## Extract provided:
------------------------------

I prefer writing in LaTeX, mainly due to the quality of the final 
output. On the downside, you really can't configure it very much. Here 
HTML is the way to go; lots of scope with CSS! But then, no maths...

I *could* prefer an editor like Word or OpenOffice, if only it would let 
me do structural markup rather than presentational...

> M$ Office is supposed to be intuitive, so people figure out how to use 
> it without reading the manual. Stupid idea in my opinion.

I agree.

Context help is all very nice and all, but for gaining a broad overview 
of how a feature is meant to work, nothing beats a logically structured 
manual.

> People 
> intuitively find the Center and Bold buttons, and that's how the Styles 
> feature goes unnoticed.

Arguably that's a issue of poor UI design choices. ;-) (I.e., the 
formatting buttons are big and bold in the middle of the display, and 
the styles are a tiny little thing in the corner that isn't even wide 
enough to display the whole text.)

> And then those same users trying to use POV-Ray 
> won't read the manual (because they aren't used to reading manuals) and 
> won't get too far :D

Well, no.

------------------------------

## Information:
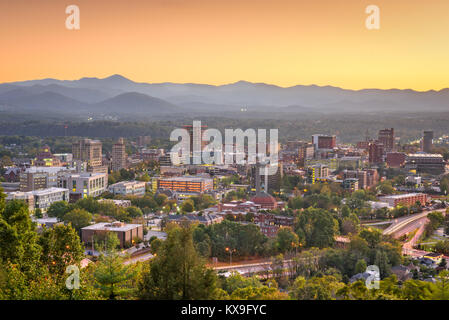 Asheville, North Carolina, USA downtown skyline at dusk. Stock Photo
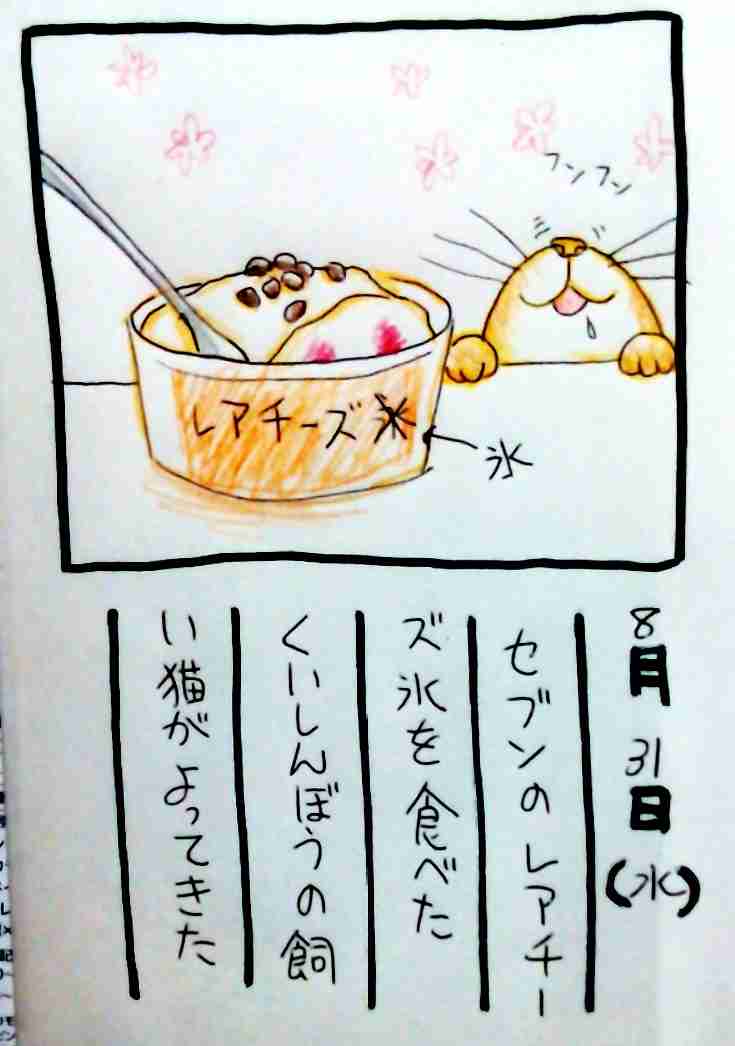 8月の絵日記を描くトピ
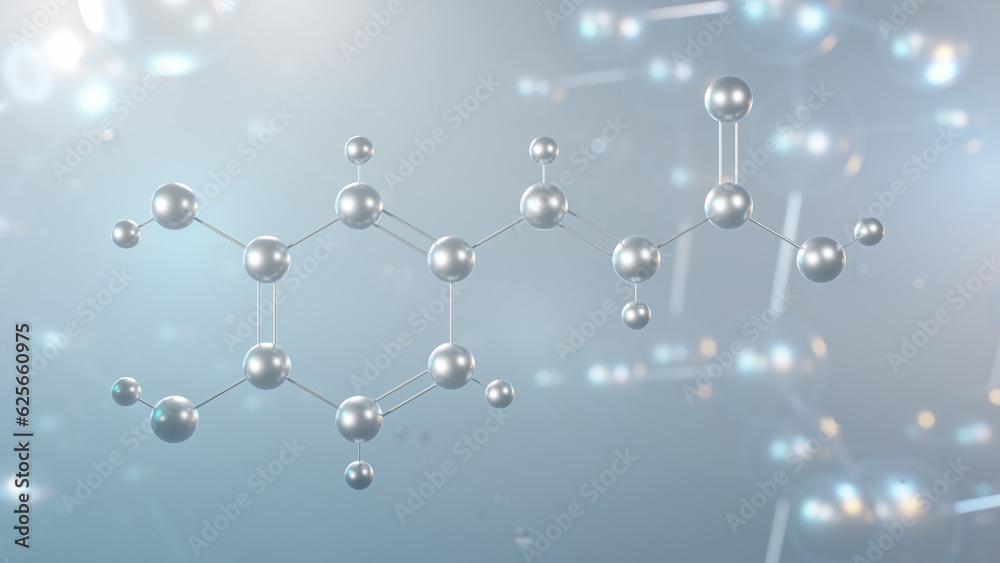 Poster caffeic acid molecular structure, 3d model molecule, hydroxycinnamic acid, structural chemical formula view from a microscope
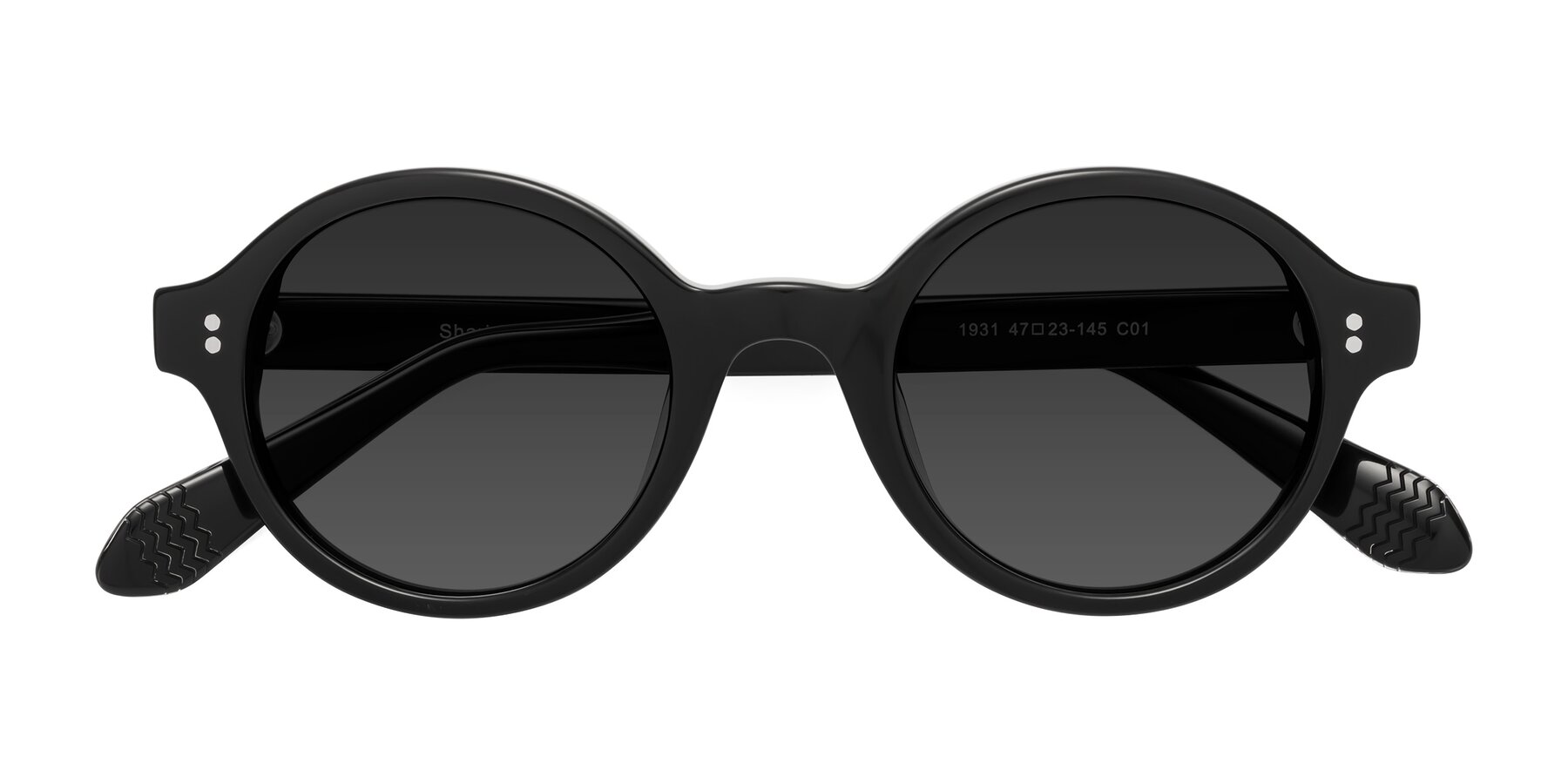 Folded Front of Shari in Black with Gray Tinted Lenses
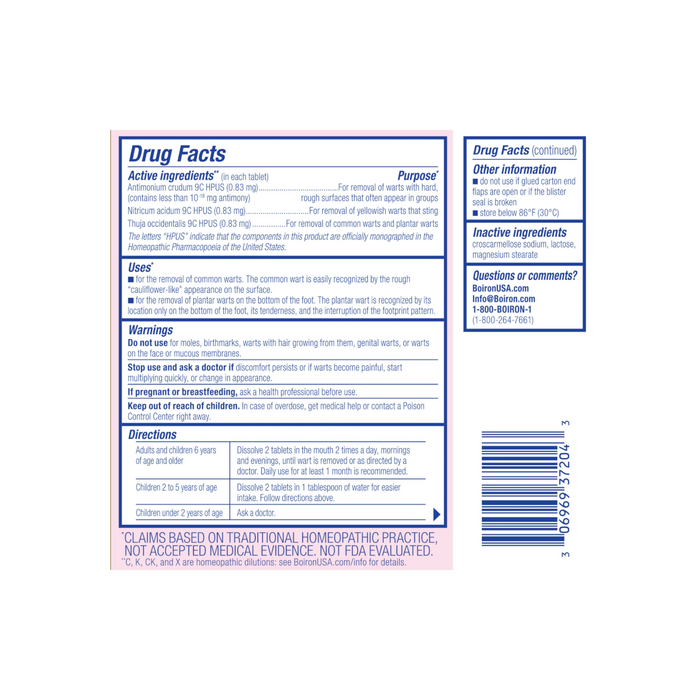 Boiron Homeopathic Medicine WartCalm Meltaway Tablets - 60 Tablets - Health As It Ought to Be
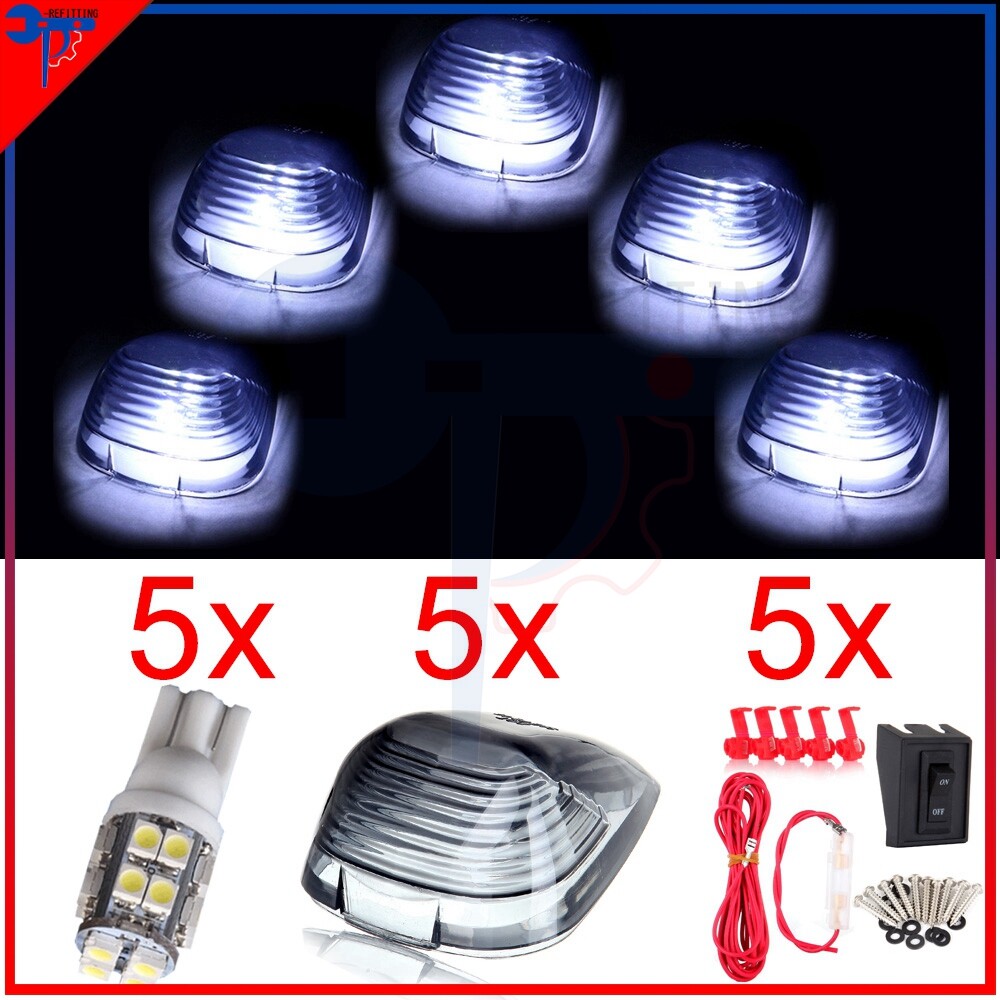5-Pack Smoke Lens Cab Roof Marker Lights with White Bulbs & Wiring Kit for Chevy Ram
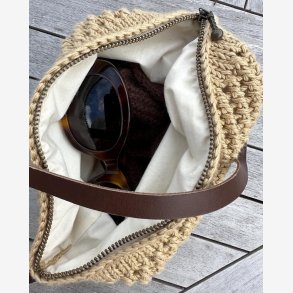 For til taske med rund bund - Omkreds 48 cm - Natur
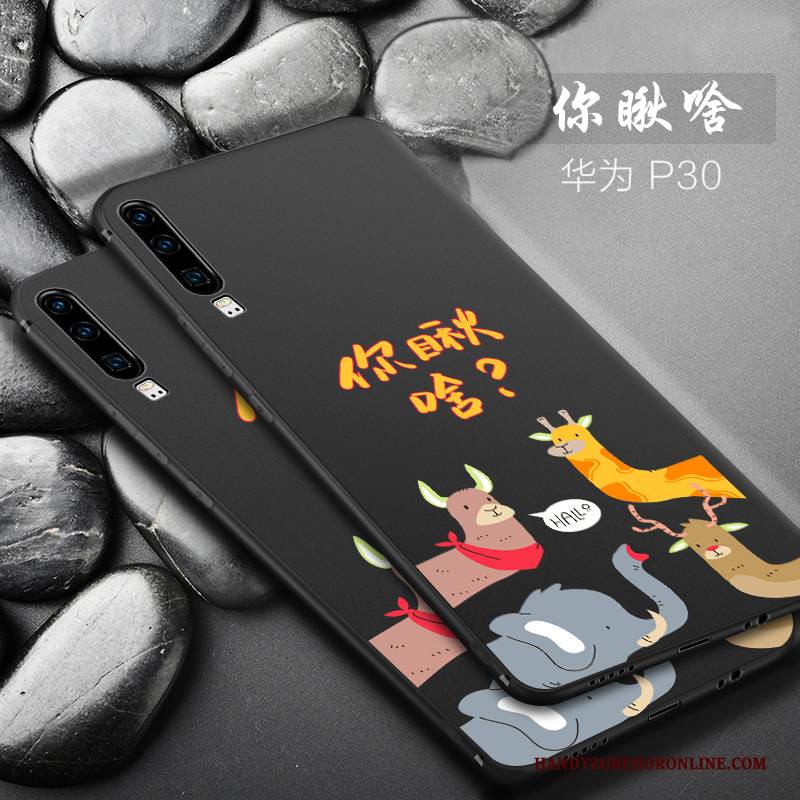 Hülle Huawei P30 Kreativ Schwarz Anti-sturz, Case Huawei P30 Silikon Mini Handyhüllen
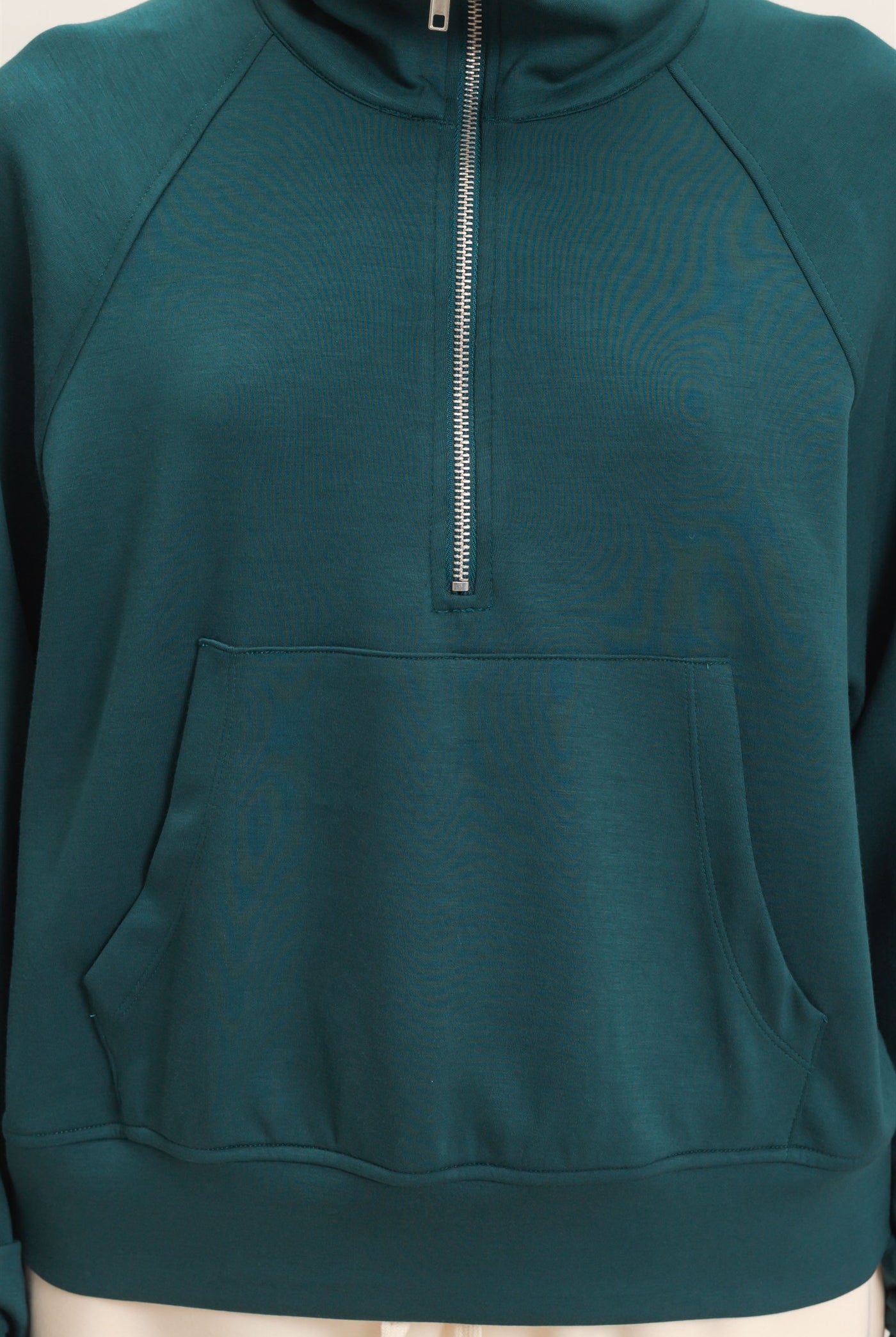 Wholesale Half-Zip Collar Raglan Pullover Sweatshirts DZ26C967 DEEP GREEN DOUBLE ZERO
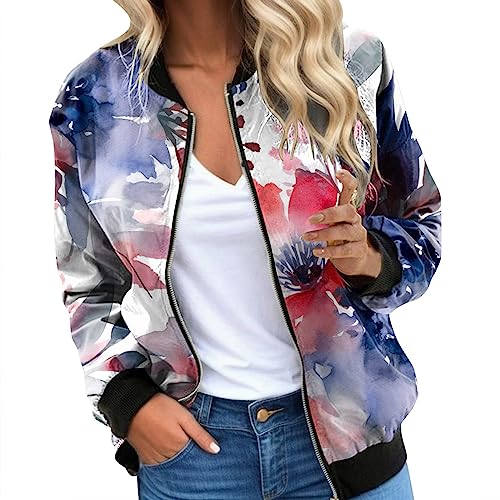 Chaquetas casuales para mujer, ligeras, con cremallera, con estampado de leopardo y floral, chaqueta corta para deportes, chaqueta ligera para mujer, hot pink, M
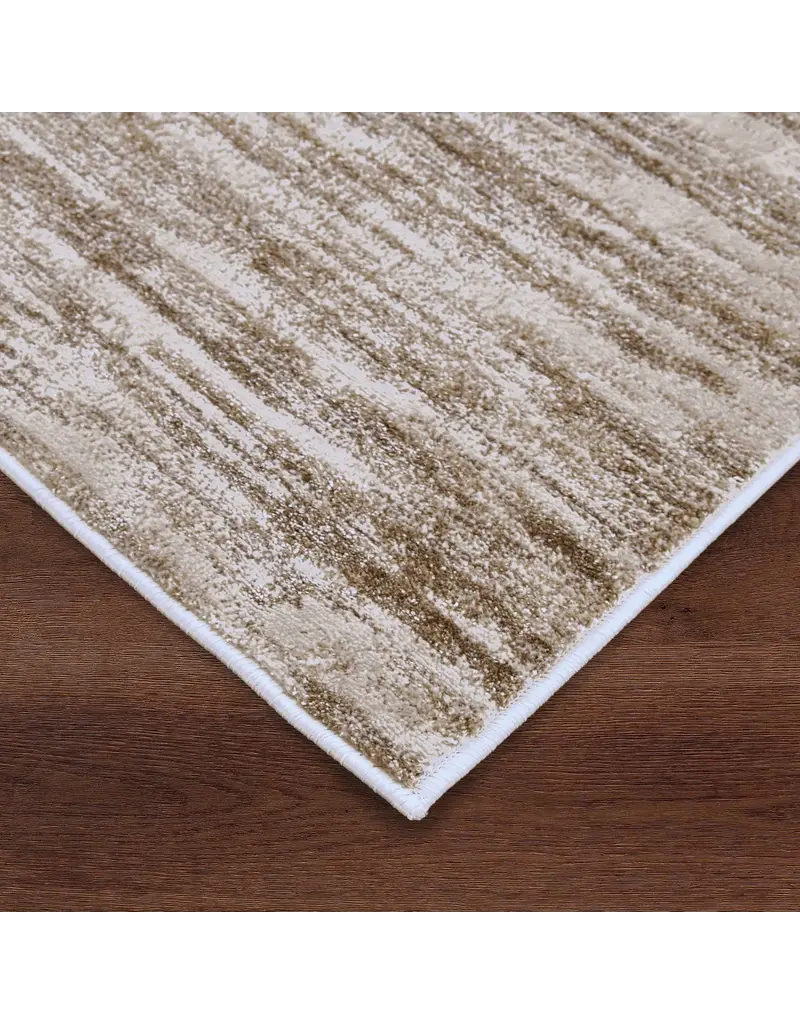 Renwil Aya Taupe & Creamy Mushroom Striated Area Rug by Renwil - Modern Neutral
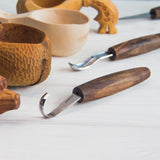 BeaverCraft 5 Piece Extended Carving Set in Genuine Leather Tool Roll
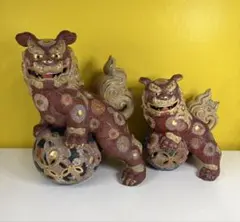 九谷焼 狛犬 獅子 置物 縁起物 ペア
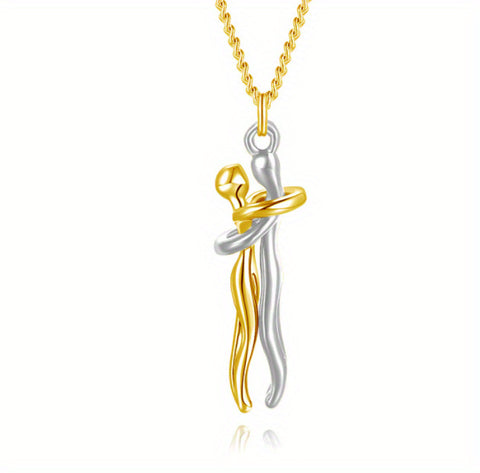 Love Hug Necklace Unisex Men Women Couple Jewelry Simple Temperament Clavicle Chain Valentines Day Lover Gift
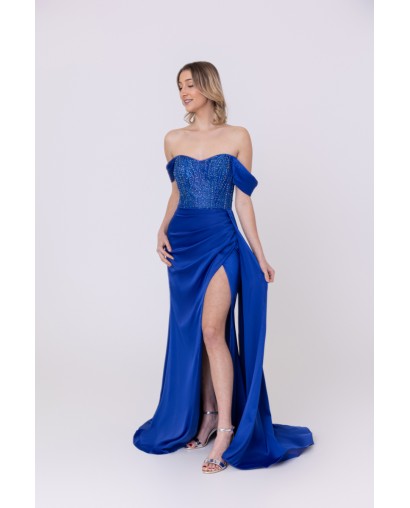 Robe de soirée bleu royale bustier coupe fourreau avec une fente Promarried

------------------------------

## Activity list:
1. In the post about LaTeX and word processors, what does the writer say nothing beats for gaining a broad overview of how a feature is meant to work?
2. Please carry on the post about LaTeX and word processors, starting right after its final sentence.

## Answers to this exercise:
1. A logically structured manual.

2.
How many people ask where the wireframe view and the mesh editor is? ;-)

> I read Microsoft did a poll asking users what features they would like 
> for the next version. A *very* large amount of people asked features 
> that already exist. Microsoft figured the features were hard to find, 
> and that's how we get the new UI on Office 2007. Even if it's easier for 
> new users (which I doubt), everyone who already knew how to use Office 
> 2003 now has to re-learn everything.

Haha - M$ can then claim all these are "new" features, and everybody will go

   OMFG!!1!!eleven... micsoft is teh 0wnerz!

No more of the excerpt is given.